At a congressional hearing held in early October 2007, consumer advocates and state regulators attacked the FTC’s findings. Critics argued that credit histories are notoriously incomplete and inconsistent, making them poor predictors of risk. They also rebuked the FTC for relying on data voluntarily submitted by insurers; one FTC commissioner even dissented from the report, stating that insurers should have been compelled to provide more comprehensive data.

The critics’ main argument, however, focused on the impact of credit-based insurance scores on racial and ethnic minorities. Because African-Americans and Hispanics are significantly over-represented in the lowest credit score tiers, they tend to pay higher premiums. Consumer groups argued that this result was fundamentally inconsistent with public policy because it made insurance less available and less affordable to low-income groups — the segment of the population least able to absorb losses.
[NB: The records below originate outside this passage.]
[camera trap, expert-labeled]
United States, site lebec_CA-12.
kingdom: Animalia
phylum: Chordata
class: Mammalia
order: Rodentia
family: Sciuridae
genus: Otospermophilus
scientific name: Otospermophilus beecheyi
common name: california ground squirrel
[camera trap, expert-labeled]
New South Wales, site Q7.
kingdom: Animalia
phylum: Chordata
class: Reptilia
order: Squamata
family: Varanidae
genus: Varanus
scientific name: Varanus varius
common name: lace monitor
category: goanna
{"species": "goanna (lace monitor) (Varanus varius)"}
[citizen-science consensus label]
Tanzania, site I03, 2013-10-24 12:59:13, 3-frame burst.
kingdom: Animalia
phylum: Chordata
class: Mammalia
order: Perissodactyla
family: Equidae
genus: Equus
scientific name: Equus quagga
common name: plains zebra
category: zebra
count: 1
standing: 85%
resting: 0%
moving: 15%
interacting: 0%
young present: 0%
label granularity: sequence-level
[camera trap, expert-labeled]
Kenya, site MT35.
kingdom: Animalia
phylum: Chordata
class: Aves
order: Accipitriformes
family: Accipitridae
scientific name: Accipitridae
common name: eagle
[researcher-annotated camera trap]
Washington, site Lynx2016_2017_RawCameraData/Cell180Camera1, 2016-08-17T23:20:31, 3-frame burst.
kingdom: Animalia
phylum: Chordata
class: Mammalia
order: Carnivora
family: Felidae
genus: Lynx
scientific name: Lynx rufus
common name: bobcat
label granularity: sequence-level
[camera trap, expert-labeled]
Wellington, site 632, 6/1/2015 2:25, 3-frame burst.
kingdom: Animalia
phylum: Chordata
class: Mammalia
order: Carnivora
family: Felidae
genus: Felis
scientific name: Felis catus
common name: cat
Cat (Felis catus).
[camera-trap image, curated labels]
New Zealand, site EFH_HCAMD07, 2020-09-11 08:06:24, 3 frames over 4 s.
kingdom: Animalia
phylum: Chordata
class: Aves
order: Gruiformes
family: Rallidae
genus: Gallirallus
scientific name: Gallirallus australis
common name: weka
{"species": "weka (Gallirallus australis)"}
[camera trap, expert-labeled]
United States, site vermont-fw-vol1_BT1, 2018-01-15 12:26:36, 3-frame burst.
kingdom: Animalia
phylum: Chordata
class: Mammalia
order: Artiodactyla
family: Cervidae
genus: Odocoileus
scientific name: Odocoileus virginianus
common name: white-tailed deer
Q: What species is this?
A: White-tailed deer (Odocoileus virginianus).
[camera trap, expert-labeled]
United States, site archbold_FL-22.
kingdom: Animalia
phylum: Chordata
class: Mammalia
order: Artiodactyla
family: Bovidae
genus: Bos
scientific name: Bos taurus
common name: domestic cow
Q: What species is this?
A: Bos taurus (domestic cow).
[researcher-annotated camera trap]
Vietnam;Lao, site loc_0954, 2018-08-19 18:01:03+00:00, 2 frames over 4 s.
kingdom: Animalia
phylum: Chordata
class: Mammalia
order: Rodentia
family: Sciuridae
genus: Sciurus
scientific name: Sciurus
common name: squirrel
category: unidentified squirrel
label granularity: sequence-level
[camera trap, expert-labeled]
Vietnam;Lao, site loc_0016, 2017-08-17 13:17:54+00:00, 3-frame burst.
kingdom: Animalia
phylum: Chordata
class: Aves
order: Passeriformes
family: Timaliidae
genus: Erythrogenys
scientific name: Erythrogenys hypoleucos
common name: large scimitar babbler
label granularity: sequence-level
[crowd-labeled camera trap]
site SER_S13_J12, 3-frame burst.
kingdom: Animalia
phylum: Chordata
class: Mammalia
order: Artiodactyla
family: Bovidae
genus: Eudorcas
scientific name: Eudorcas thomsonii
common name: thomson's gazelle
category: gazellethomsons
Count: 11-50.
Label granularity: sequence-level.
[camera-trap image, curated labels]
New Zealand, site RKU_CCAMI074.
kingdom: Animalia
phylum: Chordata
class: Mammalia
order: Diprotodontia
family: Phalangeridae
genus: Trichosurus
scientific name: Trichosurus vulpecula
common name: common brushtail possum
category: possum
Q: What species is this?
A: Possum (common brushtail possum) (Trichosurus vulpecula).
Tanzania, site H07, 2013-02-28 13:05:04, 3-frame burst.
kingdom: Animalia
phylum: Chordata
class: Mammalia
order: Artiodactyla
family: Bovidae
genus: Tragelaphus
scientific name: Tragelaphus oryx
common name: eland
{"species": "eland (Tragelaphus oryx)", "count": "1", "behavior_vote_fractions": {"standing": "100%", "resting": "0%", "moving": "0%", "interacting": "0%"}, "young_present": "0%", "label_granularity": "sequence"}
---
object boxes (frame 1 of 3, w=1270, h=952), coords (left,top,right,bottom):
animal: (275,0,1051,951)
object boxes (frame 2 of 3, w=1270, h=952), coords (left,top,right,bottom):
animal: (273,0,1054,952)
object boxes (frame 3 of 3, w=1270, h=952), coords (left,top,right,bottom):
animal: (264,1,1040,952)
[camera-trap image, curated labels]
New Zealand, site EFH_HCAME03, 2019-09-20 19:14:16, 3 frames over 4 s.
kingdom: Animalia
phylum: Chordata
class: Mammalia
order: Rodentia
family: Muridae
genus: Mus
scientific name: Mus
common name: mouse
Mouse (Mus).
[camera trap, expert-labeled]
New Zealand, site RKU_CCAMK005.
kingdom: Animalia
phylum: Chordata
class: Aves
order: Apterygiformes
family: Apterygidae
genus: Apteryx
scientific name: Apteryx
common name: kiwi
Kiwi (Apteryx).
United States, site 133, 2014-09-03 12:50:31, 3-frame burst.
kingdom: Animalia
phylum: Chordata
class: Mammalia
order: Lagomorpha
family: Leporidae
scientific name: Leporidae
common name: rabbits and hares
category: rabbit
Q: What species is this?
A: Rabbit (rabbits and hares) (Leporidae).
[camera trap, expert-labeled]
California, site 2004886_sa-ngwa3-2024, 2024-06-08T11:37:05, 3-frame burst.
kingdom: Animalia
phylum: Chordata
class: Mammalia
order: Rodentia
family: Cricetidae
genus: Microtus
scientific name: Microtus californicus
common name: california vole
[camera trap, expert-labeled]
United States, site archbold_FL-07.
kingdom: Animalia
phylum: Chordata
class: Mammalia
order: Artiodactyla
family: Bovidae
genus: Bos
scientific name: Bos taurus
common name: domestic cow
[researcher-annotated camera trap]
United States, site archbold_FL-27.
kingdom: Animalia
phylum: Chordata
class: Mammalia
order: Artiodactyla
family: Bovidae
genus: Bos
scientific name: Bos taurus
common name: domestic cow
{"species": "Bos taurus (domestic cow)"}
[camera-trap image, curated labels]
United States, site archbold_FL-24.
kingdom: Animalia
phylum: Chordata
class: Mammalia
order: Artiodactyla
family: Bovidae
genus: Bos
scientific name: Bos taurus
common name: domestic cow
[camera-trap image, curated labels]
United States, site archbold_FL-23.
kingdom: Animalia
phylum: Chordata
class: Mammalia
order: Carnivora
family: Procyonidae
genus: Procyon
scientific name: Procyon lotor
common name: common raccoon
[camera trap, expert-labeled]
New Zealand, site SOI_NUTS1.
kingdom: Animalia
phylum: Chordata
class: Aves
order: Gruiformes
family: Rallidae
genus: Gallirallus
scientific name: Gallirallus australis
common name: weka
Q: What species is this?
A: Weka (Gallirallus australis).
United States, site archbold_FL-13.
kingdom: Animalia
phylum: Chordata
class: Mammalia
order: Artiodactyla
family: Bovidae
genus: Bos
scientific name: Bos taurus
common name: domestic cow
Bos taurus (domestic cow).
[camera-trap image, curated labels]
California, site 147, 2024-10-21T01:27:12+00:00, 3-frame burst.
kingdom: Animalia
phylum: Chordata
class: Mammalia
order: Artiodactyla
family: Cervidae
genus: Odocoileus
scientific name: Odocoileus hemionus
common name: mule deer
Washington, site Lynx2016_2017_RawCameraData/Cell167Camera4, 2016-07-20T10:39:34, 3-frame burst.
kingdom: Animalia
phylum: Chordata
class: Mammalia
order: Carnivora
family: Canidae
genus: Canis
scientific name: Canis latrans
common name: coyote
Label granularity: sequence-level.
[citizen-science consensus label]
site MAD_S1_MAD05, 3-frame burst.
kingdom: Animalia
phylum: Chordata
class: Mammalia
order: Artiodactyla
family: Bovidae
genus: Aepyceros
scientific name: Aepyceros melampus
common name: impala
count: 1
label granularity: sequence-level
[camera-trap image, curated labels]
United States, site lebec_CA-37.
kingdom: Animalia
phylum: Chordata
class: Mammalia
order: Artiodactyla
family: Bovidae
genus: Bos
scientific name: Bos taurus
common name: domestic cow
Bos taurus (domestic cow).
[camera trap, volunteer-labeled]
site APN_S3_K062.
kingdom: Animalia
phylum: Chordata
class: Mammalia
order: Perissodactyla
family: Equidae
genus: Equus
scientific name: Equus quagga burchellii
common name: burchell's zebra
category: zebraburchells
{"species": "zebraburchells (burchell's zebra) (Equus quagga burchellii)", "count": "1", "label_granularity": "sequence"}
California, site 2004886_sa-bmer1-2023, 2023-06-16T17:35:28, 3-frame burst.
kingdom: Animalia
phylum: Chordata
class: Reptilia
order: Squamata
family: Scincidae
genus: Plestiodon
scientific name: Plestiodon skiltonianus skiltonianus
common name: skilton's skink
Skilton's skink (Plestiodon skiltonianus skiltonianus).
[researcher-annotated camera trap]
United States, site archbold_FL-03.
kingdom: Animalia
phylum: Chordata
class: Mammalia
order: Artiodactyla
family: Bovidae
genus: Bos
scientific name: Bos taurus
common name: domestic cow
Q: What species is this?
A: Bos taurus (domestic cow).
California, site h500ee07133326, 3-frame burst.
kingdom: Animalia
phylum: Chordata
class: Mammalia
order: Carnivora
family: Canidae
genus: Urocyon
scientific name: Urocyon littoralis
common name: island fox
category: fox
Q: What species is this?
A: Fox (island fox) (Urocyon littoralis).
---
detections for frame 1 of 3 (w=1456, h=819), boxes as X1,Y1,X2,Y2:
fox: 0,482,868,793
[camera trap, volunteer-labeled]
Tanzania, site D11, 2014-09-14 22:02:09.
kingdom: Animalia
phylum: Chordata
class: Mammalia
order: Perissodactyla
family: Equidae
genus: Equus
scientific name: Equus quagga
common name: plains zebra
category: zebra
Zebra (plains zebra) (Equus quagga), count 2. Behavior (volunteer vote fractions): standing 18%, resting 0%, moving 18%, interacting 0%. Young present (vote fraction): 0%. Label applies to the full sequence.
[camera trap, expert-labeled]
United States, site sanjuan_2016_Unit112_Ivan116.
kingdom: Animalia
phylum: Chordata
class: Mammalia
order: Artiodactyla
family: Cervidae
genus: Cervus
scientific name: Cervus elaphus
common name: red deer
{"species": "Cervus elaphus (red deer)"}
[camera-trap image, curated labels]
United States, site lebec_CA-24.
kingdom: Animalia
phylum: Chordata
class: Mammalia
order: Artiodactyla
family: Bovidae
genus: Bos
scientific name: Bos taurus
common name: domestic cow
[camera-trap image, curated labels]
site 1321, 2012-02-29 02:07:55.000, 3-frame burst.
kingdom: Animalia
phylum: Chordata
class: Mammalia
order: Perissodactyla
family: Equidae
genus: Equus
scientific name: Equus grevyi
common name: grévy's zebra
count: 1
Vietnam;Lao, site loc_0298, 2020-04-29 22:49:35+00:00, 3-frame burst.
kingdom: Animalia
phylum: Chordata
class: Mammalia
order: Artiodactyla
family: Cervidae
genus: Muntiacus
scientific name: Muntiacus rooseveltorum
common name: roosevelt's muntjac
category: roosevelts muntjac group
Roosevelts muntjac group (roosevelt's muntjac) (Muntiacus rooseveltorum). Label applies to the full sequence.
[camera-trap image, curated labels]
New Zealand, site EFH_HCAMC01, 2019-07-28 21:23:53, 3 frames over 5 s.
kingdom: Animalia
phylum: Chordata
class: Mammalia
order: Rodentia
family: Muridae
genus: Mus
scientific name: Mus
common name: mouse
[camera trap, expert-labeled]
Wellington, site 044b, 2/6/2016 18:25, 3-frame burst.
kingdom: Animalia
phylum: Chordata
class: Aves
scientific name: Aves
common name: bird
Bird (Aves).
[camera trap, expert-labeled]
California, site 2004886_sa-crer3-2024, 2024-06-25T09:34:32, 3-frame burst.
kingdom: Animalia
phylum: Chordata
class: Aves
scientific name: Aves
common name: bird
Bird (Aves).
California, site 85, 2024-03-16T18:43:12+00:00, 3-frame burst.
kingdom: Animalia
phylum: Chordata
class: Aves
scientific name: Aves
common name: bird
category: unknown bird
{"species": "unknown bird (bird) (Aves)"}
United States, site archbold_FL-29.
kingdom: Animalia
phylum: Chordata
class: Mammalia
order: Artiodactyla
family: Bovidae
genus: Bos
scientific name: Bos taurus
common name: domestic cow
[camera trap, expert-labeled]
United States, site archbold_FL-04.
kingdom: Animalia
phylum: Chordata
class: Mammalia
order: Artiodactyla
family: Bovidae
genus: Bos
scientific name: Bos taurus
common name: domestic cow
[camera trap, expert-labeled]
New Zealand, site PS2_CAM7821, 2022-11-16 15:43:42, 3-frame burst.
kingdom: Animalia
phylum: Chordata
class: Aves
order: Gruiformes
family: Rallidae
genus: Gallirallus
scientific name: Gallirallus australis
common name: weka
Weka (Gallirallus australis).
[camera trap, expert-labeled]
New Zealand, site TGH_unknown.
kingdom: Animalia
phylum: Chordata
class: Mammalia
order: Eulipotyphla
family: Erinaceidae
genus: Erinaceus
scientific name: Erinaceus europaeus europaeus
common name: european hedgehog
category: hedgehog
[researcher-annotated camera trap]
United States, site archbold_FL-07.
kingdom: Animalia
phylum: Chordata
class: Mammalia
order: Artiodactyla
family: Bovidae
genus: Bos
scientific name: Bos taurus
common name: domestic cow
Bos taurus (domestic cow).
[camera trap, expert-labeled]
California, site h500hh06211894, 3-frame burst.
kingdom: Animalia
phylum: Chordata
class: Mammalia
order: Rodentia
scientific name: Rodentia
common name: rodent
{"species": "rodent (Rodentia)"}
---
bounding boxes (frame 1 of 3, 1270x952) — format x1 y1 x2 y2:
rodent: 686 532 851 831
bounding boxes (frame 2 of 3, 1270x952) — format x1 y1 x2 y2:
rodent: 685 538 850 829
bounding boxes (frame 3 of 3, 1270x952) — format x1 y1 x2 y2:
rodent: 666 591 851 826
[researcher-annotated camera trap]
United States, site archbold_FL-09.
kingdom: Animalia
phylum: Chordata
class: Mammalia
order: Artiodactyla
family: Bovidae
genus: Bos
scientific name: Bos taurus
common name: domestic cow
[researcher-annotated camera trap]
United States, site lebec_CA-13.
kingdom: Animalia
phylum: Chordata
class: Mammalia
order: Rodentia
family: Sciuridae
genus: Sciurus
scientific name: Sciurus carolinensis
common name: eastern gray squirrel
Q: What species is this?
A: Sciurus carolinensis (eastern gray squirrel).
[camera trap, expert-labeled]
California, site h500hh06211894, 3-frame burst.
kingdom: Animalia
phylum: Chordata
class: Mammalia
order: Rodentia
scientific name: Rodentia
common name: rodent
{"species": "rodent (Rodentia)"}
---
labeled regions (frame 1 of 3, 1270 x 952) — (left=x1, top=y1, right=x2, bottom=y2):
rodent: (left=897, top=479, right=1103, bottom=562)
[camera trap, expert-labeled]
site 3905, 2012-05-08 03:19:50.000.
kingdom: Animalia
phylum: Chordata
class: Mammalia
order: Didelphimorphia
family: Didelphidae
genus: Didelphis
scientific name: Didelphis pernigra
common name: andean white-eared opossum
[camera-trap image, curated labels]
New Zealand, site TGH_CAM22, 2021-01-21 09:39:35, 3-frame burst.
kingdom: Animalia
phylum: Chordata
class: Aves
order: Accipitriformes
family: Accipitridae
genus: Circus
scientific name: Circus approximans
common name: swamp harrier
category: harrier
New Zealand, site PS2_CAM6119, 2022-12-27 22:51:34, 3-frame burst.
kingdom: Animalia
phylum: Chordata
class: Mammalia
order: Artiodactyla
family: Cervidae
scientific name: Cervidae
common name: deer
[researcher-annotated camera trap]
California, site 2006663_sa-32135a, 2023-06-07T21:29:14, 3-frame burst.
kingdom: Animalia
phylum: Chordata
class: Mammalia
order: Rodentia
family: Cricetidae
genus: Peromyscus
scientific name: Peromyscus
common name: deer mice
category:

To some extent, the federal government regulates insurers’ use of credit-based insurance scores through the Fair Credit Reporting Act (FCRA). FCRA requires that insurers provide notice to consumers when they take “adverse action” — such as not offering the best available rates or coverages — based on the information contained in credit reports. However, the power of the federal government in this area is limited, as evidenced by a recent U.S. Supreme Court decision that found FCRA’s protection inapplicable to first-time applicants.

Ultimately, the states will continue to bear primary responsibility for regulating insurers and their reliance on credit-based insurance scores. Currently, 48 states have enacted laws that regulate the use of insurance credit scores. Most of these states passed versions of the model law promulgated by the National Conference of Insurance Legislators, but some have gone even further.

Hawaii banned the practice outright 20 years ago, and Florida is taking aggressive action by attempting to require that insurers affirmatively demonstrate their underwriting and pricing practices do not discriminate against protected classes, including racial and ethnic minorities.

Consumer advocates have urged states to take additional action, such as requiring insurers to improve the transparency of their insurance-scoring methodologies and registering their models with the applicable state regulators.

Congress also has expanded its inquiry into the issue, ordering the FTC to produce another report on the role of credit-based insurance scores in homeowners’ insurance.

For now, the debate continues to rage as the insurance industry, consumer groups and state and federal officials attempt to strike a balance between actuarial principles of pricing risk and public policy.